[Annotated coordinate records]
============================================================

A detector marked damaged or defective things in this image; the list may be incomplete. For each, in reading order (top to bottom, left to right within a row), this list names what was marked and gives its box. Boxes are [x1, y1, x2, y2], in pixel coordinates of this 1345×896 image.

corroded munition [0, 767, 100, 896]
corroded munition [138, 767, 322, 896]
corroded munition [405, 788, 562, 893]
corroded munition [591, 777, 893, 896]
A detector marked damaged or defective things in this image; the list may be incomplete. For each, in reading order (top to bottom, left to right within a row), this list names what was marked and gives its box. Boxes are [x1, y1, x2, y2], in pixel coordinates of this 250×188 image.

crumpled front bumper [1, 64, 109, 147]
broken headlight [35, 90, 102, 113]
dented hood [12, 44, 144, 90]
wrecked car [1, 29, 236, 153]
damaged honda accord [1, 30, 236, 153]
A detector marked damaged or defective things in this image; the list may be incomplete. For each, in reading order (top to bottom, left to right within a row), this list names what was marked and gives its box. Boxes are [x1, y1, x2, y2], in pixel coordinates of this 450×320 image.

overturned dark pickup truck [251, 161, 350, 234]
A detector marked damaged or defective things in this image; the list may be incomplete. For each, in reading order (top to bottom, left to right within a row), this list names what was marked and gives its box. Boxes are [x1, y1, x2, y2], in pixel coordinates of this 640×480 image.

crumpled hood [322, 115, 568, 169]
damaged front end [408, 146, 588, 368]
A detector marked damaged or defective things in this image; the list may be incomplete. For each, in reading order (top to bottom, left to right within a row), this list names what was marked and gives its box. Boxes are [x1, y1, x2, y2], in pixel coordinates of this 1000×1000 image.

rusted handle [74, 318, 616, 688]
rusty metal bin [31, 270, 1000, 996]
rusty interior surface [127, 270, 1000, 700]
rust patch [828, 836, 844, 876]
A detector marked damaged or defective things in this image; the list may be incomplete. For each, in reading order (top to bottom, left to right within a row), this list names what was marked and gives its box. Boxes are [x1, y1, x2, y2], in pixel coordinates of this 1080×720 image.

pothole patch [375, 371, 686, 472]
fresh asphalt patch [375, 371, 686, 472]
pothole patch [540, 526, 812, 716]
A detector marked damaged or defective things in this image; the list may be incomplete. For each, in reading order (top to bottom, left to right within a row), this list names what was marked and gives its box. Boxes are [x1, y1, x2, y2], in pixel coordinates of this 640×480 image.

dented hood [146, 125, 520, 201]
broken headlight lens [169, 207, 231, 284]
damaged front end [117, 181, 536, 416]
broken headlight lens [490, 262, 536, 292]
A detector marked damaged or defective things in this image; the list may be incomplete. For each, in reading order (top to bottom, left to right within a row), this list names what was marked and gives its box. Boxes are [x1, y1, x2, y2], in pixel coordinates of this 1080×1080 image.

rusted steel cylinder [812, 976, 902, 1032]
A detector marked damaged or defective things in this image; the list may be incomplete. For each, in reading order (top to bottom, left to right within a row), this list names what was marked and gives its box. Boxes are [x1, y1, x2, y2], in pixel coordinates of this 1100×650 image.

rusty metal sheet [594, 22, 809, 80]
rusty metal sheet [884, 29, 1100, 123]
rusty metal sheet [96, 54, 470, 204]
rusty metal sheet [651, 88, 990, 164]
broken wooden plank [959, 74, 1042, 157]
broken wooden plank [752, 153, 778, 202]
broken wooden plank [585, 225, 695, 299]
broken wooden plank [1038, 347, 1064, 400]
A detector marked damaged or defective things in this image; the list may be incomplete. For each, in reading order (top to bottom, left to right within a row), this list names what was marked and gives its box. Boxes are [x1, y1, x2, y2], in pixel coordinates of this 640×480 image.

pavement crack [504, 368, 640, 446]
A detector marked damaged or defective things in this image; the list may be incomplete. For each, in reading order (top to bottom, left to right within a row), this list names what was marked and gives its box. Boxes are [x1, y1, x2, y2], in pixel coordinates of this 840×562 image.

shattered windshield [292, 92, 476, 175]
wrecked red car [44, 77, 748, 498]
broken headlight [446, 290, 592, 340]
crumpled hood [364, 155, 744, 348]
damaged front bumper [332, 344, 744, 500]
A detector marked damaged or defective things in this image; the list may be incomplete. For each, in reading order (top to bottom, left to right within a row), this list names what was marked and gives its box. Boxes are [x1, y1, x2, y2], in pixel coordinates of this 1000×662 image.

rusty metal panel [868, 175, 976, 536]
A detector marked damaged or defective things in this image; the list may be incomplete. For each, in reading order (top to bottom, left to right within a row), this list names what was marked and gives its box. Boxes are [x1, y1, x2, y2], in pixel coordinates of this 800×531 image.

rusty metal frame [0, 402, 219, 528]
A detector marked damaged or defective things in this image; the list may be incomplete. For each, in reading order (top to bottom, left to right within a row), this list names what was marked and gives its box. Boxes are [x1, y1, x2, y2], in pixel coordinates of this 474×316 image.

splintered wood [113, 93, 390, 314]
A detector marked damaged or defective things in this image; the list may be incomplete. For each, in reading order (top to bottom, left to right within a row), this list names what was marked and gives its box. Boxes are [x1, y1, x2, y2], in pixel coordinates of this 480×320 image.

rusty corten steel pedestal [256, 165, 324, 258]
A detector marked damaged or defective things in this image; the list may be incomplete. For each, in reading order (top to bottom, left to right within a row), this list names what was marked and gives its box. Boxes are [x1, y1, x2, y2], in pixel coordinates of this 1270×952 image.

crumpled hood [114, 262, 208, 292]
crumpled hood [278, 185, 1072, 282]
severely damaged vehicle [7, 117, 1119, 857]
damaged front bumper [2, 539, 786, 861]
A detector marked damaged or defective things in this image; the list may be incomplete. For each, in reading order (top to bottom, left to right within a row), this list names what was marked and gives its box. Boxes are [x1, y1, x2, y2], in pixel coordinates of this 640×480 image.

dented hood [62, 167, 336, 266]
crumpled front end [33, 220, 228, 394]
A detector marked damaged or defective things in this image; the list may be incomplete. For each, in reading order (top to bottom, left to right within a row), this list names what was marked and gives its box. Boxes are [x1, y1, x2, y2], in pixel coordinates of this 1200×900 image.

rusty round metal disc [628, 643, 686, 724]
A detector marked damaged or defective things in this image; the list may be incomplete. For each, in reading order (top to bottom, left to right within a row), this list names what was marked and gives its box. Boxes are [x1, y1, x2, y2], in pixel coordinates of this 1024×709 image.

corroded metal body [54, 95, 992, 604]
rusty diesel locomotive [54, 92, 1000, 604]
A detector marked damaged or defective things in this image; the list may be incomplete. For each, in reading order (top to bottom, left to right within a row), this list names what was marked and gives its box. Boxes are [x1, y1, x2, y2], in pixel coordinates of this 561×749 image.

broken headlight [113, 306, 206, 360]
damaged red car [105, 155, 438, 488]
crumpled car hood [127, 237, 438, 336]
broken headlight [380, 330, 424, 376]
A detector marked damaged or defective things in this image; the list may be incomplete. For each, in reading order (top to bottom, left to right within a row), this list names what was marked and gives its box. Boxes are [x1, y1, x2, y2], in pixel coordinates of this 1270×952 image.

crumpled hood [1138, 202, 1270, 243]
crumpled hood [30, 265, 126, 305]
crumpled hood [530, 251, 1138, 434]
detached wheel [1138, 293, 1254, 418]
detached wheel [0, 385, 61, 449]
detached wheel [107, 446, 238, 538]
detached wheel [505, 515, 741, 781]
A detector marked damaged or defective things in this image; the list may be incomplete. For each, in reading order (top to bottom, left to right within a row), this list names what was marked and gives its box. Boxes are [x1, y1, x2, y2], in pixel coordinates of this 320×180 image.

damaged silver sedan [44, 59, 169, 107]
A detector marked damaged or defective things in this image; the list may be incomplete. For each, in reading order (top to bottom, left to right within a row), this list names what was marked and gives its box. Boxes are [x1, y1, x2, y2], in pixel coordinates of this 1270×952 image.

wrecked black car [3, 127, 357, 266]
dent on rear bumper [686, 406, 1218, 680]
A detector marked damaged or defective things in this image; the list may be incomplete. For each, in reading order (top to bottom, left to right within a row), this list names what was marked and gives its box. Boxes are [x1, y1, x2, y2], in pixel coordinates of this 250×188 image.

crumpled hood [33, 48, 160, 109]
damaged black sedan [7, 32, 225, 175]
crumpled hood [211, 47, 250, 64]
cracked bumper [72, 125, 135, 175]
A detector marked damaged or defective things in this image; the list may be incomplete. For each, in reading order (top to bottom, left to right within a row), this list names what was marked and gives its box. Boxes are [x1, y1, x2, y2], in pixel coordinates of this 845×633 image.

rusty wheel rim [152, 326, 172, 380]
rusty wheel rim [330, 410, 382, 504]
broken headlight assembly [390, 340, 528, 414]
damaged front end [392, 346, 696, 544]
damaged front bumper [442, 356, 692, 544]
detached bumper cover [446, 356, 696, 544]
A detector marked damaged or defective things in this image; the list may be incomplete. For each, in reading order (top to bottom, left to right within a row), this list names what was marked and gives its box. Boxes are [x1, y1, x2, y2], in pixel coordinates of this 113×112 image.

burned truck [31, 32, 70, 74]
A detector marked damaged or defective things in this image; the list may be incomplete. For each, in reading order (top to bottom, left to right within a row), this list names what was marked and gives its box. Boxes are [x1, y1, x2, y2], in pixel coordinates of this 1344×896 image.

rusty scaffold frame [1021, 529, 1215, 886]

============================================================

▶ **The task**
Recast the material from the line containing "this 1200×900 image." down to the line containing "rusty round metal disc [628, 643, 686, 724]", both included, as a CSV with two columns, "text" and "answer," giving one row to each text and its answer. Place each value in a single quoted field and replace line breaks with spaces.

▶ **Answer in full**
text,answer
"A detector marked damaged or defective things in this image; the list may be incomplete. For each, in reading order (top to bottom, left to right within a row), this list names what was marked and gives its box. Boxes are [x1, y1, x2, y2], in pixel coordinates of this 1200×900 image.","rusty round metal disc [628, 643, 686, 724]"